WHAT TO WORK ON: Please retype all of the records below word for word, leaving out any pictures.

________

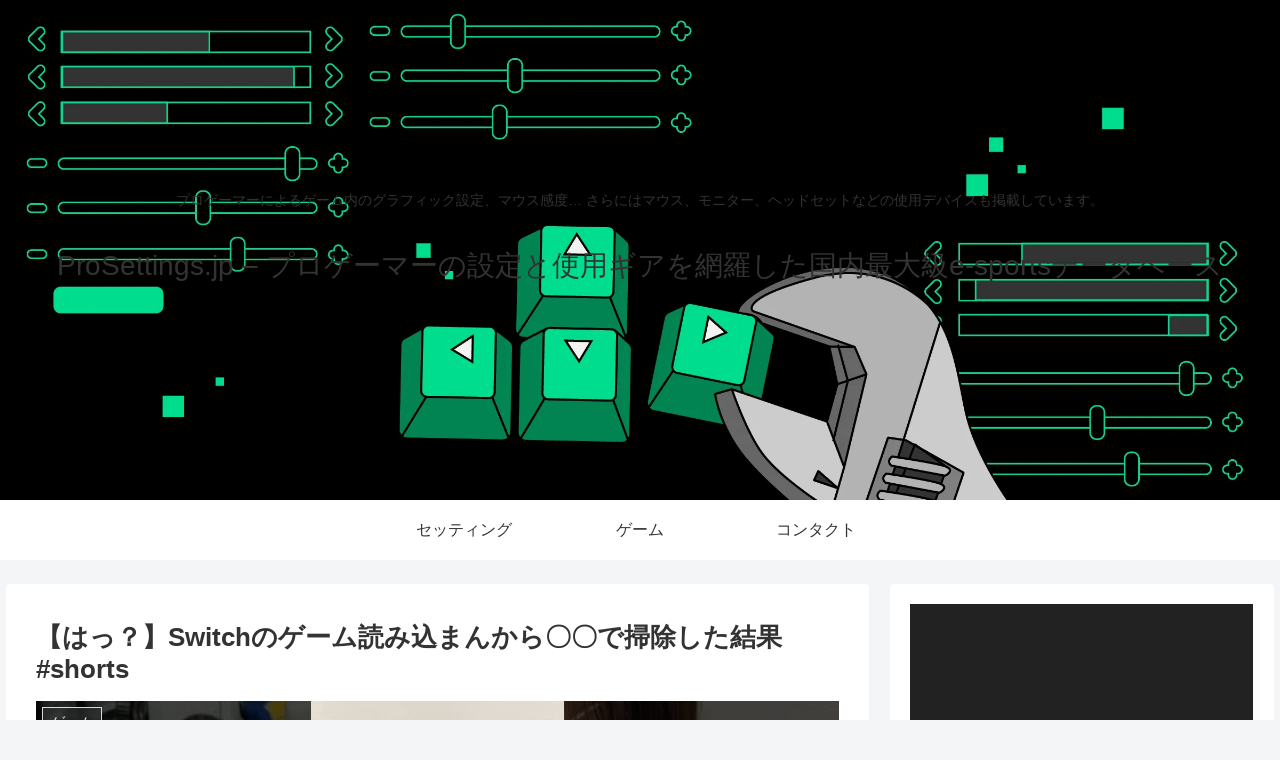

--- FILE ---
content_type: text/html; charset=utf-8
request_url: https://www.google.com/recaptcha/api2/aframe
body_size: 266
content:
<!DOCTYPE HTML><html><head><meta http-equiv="content-type" content="text/html; charset=UTF-8"></head><body><script nonce="12GBkNcGD5--mZA8goqlcw">/** Anti-fraud and anti-abuse applications only. See google.com/recaptcha */ try{var clients={'sodar':'https://pagead2.googlesyndication.com/pagead/sodar?'};window.addEventListener("message",function(a){try{if(a.source===window.parent){var b=JSON.parse(a.data);var c=clients[b['id']];if(c){var d=document.createElement('img');d.src=c+b['params']+'&rc='+(localStorage.getItem("rc::a")?sessionStorage.getItem("rc::b"):"");window.document.body.appendChild(d);sessionStorage.setItem("rc::e",parseInt(sessionStorage.getItem("rc::e")||0)+1);localStorage.setItem("rc::h",'1764057179720');}}}catch(b){}});window.parent.postMessage("_grecaptcha_ready", "*");}catch(b){}</script></body></html>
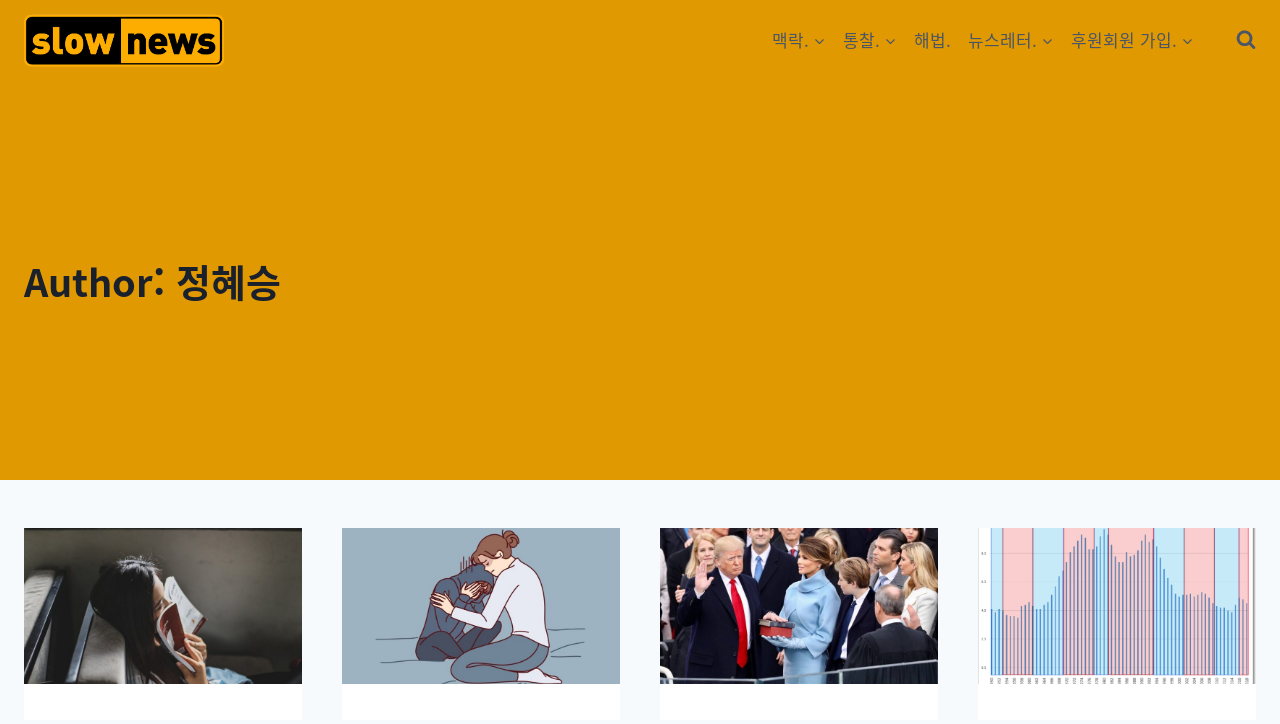

--- FILE ---
content_type: text/html; charset=utf-8
request_url: https://www.google.com/recaptcha/api2/aframe
body_size: 266
content:
<!DOCTYPE HTML><html><head><meta http-equiv="content-type" content="text/html; charset=UTF-8"></head><body><script nonce="icWakSUO2dCtytRY01qEFA">/** Anti-fraud and anti-abuse applications only. See google.com/recaptcha */ try{var clients={'sodar':'https://pagead2.googlesyndication.com/pagead/sodar?'};window.addEventListener("message",function(a){try{if(a.source===window.parent){var b=JSON.parse(a.data);var c=clients[b['id']];if(c){var d=document.createElement('img');d.src=c+b['params']+'&rc='+(localStorage.getItem("rc::a")?sessionStorage.getItem("rc::b"):"");window.document.body.appendChild(d);sessionStorage.setItem("rc::e",parseInt(sessionStorage.getItem("rc::e")||0)+1);localStorage.setItem("rc::h",'1769909164728');}}}catch(b){}});window.parent.postMessage("_grecaptcha_ready", "*");}catch(b){}</script></body></html>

________

OUTPUT OF THE TASK:
--- FILE ---
content_type: text/html; charset=utf-8
request_url: https://www.google.com/recaptcha/api2/aframe
body_size: 266
content:
<!DOCTYPE HTML><html><head><meta http-equiv="content-type" content="text/html; charset=UTF-8"></head><body><script nonce="12GBkNcGD5--mZA8goqlcw">/** Anti-fraud and anti-abuse applications only. See google.com/recaptcha */ try{var clients={'sodar':'https://pagead2.googlesyndication.com/pagead/sodar?'};window.addEventListener("message",function(a){try{if(a.source===window.parent){var b=JSON.parse(a.data);var c=clients[b['id']];if(c){var d=document.createElement('img');d.src=c+b['params']+'&rc='+(localStorage.getItem("rc::a")?sessionStorage.getItem("rc::b"):"");window.document.body.appendChild(d);sessionStorage.setItem("rc::e",parseInt(sessionStorage.getItem("rc::e")||0)+1);localStorage.setItem("rc::h",'1764057179720');}}}catch(b){}});window.parent.postMessage("_grecaptcha_ready", "*");}catch(b){}</script></body></html>

--- FILE ---
content_type: text/html; charset=utf-8
request_url: https://www.google.com/recaptcha/api2/aframe
body_size: 266
content:
<!DOCTYPE HTML><html><head><meta http-equiv="content-type" content="text/html; charset=UTF-8"></head><body><script nonce="icWakSUO2dCtytRY01qEFA">/** Anti-fraud and anti-abuse applications only. See google.com/recaptcha */ try{var clients={'sodar':'https://pagead2.googlesyndication.com/pagead/sodar?'};window.addEventListener("message",function(a){try{if(a.source===window.parent){var b=JSON.parse(a.data);var c=clients[b['id']];if(c){var d=document.createElement('img');d.src=c+b['params']+'&rc='+(localStorage.getItem("rc::a")?sessionStorage.getItem("rc::b"):"");window.document.body.appendChild(d);sessionStorage.setItem("rc::e",parseInt(sessionStorage.getItem("rc::e")||0)+1);localStorage.setItem("rc::h",'1769909164728');}}}catch(b){}});window.parent.postMessage("_grecaptcha_ready", "*");}catch(b){}</script></body></html>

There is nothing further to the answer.